A judge ruled in May that Blakeman had issued his order “despite there being no corresponding legislative enactment” providing him with such authority. Blakeman is now expected to sign the bill into law.

The New York Times reports that transgender advocates packed Monday's meeting holding signs that read “trans women are women.”

Republican Legislator John. R. Ferretti Jr. said the bill was not a transgender ban since trans women would still be able to compete, just in men’s or coed leagues.

Audience members chanted “lies!”

Blakeman had said his earlier ban was meant to protect girls and women from getting injured while competing against transgender women. It would have affected more than 100 sports facilities in the county on Long Island next to New York City.

Blakeman's executive order was challenged by state Attorney General Letitia James, who issued a cease and desist letter, and by a women's roller derby league, the Long Island Roller Rebels, which filed a lawsuit over the ban.

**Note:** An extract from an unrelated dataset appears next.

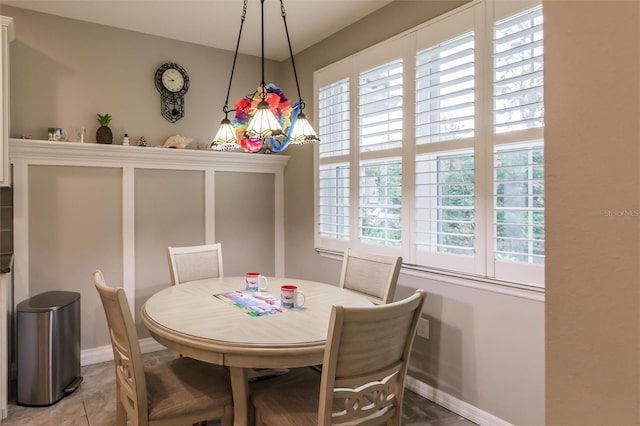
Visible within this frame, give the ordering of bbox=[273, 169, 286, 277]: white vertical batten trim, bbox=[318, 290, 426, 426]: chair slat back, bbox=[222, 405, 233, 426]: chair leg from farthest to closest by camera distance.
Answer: bbox=[273, 169, 286, 277]: white vertical batten trim < bbox=[222, 405, 233, 426]: chair leg < bbox=[318, 290, 426, 426]: chair slat back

The New York Civil Liberties Union, which filed the lawsuit on behalf of the roller derby league, said after Monday's vote, "This is a hateful and blatantly illegal bill. If signed into law, we’ll see Nassau in court - again."

The vote was along party lines with two of the legislature's seven Democrats absent.

Newsday reports that Democratic Legislator Arnold Drucker said the bill was “in clear contravention of the state law," adding, "It’s beyond me why this county executive wants to continue squandering taxpayer hard-earned dollars on legal fees defending this law.”